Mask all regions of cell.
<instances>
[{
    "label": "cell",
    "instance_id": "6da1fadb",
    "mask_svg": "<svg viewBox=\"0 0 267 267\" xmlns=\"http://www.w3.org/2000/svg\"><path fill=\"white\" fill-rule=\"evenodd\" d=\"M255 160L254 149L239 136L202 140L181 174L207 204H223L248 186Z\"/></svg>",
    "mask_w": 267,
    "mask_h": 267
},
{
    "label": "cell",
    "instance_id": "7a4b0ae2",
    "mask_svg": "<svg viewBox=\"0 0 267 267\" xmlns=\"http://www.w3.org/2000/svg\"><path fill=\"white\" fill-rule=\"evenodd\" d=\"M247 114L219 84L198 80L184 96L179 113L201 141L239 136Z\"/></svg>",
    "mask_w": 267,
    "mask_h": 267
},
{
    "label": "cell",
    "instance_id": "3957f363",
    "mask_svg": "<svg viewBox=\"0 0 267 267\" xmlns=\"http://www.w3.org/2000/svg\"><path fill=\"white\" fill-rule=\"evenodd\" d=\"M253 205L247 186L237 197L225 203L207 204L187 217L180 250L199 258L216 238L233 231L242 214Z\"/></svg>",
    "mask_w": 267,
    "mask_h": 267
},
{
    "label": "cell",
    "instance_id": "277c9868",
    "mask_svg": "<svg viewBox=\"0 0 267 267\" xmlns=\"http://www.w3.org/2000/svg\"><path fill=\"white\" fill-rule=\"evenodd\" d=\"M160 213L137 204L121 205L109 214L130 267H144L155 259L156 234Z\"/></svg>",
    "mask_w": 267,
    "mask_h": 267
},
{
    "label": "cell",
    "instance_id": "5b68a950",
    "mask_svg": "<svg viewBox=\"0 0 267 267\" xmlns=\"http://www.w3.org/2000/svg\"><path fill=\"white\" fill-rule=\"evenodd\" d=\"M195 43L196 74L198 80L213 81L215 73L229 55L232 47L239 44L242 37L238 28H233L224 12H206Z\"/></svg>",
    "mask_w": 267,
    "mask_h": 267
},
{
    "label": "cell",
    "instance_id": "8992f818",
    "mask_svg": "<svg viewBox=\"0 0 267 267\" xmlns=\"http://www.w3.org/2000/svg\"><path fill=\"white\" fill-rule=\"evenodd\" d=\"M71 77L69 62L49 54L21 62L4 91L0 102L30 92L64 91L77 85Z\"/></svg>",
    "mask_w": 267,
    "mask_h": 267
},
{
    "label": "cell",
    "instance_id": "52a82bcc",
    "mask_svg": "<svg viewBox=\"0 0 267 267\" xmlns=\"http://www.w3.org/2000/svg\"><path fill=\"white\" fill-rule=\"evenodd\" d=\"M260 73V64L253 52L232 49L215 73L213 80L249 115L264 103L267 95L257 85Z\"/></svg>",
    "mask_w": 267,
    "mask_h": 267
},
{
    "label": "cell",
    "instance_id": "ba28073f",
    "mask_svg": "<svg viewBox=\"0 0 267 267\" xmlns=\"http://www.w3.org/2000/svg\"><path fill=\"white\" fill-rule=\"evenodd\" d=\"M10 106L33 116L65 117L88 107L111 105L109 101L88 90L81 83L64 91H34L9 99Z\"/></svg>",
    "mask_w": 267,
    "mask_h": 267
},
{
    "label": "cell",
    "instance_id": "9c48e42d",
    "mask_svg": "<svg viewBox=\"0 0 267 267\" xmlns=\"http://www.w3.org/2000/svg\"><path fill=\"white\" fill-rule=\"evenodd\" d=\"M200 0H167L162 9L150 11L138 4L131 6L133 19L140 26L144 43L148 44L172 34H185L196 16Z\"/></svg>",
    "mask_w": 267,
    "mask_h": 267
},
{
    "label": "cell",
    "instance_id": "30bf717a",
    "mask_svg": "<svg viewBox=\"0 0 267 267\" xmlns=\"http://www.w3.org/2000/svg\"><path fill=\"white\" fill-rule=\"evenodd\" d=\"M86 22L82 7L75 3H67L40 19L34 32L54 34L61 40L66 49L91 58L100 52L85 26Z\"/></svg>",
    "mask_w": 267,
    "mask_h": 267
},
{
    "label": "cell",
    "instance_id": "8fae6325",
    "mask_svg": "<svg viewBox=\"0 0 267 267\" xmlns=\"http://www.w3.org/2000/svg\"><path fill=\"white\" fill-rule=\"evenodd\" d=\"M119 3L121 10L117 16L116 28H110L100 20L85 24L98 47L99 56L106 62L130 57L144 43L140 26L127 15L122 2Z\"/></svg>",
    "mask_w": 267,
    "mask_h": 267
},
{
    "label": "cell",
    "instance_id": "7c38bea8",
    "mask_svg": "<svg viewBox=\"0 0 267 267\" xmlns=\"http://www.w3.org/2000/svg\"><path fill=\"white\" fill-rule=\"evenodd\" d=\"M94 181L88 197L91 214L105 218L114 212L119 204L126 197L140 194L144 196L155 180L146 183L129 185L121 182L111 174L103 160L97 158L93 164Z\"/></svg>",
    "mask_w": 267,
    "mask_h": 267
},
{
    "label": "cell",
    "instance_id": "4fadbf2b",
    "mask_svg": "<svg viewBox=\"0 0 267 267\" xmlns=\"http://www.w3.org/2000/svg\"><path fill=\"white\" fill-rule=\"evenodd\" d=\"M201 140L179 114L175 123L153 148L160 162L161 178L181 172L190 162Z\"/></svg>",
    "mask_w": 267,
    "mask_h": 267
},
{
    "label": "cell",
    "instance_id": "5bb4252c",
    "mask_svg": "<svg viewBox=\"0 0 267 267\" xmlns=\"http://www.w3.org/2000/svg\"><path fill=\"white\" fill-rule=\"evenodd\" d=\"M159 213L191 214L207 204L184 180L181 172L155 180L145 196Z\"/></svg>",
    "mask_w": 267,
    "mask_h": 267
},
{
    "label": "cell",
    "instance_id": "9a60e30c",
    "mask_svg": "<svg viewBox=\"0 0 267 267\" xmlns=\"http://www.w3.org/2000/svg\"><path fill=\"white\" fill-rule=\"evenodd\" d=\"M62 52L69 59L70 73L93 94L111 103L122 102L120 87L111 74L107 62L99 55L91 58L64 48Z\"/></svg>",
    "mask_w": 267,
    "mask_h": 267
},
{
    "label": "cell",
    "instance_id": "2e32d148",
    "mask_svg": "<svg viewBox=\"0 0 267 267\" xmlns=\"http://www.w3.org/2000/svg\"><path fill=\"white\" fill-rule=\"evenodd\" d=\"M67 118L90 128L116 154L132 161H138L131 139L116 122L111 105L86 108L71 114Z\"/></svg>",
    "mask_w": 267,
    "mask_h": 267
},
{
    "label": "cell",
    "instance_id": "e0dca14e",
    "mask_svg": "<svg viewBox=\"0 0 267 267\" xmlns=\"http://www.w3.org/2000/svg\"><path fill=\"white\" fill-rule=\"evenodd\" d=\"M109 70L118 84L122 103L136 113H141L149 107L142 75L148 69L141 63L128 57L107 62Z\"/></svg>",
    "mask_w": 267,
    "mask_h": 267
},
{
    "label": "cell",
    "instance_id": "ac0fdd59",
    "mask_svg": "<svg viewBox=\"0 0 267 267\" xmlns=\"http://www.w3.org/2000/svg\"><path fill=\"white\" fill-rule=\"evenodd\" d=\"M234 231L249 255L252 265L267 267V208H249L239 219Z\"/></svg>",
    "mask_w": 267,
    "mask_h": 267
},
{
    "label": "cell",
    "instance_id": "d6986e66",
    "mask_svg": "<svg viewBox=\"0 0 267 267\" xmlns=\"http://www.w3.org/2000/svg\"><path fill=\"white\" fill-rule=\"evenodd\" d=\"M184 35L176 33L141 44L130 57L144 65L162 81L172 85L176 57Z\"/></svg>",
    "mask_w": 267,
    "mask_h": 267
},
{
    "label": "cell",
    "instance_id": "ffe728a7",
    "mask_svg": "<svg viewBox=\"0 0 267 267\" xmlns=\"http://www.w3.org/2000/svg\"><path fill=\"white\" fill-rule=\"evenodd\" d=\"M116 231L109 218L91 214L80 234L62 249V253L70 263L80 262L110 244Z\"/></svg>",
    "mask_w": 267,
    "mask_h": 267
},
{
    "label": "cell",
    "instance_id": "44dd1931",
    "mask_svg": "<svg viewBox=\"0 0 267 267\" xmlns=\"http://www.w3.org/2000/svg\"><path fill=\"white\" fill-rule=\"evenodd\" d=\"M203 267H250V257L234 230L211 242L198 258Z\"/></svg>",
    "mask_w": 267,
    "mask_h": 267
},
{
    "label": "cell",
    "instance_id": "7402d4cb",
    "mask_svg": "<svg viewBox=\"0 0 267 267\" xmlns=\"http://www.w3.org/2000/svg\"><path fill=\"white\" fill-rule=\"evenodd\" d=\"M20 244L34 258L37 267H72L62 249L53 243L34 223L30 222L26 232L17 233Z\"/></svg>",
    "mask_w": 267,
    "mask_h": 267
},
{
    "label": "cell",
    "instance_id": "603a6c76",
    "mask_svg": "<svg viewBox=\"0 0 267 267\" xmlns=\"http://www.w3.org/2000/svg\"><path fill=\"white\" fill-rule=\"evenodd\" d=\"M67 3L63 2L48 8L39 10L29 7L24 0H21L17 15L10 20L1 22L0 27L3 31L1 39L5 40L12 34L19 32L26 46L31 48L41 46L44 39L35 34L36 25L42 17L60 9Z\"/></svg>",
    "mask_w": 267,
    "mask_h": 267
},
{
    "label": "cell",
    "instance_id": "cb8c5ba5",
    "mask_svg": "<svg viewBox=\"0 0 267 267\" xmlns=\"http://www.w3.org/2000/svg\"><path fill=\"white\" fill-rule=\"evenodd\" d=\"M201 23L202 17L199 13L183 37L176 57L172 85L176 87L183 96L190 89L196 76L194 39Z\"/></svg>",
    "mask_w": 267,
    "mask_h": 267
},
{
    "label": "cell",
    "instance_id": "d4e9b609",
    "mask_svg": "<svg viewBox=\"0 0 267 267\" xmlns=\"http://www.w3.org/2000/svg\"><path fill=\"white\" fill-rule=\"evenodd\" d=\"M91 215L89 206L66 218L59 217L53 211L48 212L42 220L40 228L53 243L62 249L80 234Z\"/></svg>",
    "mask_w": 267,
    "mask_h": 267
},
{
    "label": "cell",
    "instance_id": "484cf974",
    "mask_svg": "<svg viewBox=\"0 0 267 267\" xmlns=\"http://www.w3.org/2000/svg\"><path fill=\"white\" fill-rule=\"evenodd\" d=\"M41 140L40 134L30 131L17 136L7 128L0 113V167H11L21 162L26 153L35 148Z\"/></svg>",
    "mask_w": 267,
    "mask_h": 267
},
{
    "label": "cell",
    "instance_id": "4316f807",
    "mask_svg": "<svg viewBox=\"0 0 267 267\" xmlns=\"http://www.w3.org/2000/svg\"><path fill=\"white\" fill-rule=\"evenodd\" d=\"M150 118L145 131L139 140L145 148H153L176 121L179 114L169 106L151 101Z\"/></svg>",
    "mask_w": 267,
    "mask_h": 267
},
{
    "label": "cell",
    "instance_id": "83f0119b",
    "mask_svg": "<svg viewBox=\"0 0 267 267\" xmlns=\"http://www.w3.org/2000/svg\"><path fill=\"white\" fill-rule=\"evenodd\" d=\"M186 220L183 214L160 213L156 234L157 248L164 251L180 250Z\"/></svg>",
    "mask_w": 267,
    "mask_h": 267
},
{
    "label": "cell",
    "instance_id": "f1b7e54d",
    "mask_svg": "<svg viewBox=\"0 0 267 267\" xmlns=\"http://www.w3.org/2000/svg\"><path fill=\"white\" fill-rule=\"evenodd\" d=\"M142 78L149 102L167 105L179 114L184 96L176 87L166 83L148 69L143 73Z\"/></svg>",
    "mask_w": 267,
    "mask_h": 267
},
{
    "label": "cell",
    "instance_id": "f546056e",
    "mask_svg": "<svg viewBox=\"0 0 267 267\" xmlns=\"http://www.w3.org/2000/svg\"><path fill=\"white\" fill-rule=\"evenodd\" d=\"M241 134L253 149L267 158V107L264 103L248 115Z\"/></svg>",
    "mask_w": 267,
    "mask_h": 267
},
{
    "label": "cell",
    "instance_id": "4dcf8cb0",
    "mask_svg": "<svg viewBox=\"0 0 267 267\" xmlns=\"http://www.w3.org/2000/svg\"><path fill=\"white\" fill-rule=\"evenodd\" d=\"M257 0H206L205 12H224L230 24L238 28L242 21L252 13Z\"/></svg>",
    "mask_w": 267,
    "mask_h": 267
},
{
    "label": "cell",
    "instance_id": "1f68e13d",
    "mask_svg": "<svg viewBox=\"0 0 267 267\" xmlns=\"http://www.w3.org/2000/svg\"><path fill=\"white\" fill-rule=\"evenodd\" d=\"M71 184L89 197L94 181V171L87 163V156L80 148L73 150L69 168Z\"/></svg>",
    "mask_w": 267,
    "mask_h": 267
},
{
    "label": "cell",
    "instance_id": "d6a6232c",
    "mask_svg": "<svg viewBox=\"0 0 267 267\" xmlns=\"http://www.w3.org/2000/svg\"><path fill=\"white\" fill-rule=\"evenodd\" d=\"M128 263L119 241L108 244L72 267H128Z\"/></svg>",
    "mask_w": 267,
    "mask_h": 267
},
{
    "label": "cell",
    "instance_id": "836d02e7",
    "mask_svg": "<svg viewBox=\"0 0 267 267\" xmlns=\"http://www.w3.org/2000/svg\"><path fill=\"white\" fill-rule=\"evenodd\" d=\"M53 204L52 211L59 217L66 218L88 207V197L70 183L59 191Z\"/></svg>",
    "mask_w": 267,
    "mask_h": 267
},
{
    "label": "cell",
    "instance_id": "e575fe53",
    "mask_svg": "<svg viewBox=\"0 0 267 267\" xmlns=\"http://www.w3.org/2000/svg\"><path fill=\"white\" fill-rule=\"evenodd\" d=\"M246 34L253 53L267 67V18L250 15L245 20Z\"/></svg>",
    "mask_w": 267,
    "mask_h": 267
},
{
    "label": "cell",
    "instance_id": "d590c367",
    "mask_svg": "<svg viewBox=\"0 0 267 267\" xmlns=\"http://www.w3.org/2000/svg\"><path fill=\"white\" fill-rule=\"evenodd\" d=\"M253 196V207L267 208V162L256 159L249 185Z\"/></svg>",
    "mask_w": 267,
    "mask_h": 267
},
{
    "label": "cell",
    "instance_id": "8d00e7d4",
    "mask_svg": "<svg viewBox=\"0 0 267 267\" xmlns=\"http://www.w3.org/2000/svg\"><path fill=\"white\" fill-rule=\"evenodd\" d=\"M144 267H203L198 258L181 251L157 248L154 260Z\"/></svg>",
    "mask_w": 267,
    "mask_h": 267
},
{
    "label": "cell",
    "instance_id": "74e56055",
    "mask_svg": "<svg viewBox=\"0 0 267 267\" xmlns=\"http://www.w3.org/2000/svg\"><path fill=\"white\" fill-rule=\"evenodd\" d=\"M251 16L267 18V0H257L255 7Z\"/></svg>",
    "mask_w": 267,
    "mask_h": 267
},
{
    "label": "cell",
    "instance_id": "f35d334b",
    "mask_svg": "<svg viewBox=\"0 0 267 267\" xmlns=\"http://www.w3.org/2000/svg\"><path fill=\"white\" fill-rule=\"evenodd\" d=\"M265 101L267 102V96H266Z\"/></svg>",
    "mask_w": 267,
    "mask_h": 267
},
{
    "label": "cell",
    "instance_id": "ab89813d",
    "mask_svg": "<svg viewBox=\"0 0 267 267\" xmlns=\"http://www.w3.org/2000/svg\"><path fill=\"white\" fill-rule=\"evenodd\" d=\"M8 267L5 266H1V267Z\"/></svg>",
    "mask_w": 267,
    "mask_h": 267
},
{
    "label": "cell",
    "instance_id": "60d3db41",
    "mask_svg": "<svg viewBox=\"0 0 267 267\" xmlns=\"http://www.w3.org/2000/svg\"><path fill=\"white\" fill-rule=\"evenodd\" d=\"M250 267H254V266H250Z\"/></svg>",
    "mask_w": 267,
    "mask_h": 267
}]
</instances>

=-=-=-=-=

▶ **PROBLEM STATEMENT**
Quote the listing above word for word, from its first line through the line containing "205L247 186L237 197L225", and include both of those lines.

▶ **TASK ANSWER**
Mask all regions of cell.
<instances>
[{
    "label": "cell",
    "instance_id": "6da1fadb",
    "mask_svg": "<svg viewBox=\"0 0 267 267\" xmlns=\"http://www.w3.org/2000/svg\"><path fill=\"white\" fill-rule=\"evenodd\" d=\"M255 160L254 149L239 136L202 140L181 174L207 204H223L248 186Z\"/></svg>",
    "mask_w": 267,
    "mask_h": 267
},
{
    "label": "cell",
    "instance_id": "7a4b0ae2",
    "mask_svg": "<svg viewBox=\"0 0 267 267\" xmlns=\"http://www.w3.org/2000/svg\"><path fill=\"white\" fill-rule=\"evenodd\" d=\"M247 114L219 84L198 80L184 96L179 113L201 141L239 136Z\"/></svg>",
    "mask_w": 267,
    "mask_h": 267
},
{
    "label": "cell",
    "instance_id": "3957f363",
    "mask_svg": "<svg viewBox=\"0 0 267 267\" xmlns=\"http://www.w3.org/2000/svg\"><path fill=\"white\" fill-rule=\"evenodd\" d=\"M253 205L247 186L237 197L225 203L207 204L187 217L180 250L199 258L216 238L233 231L242 214Z\"/></svg>",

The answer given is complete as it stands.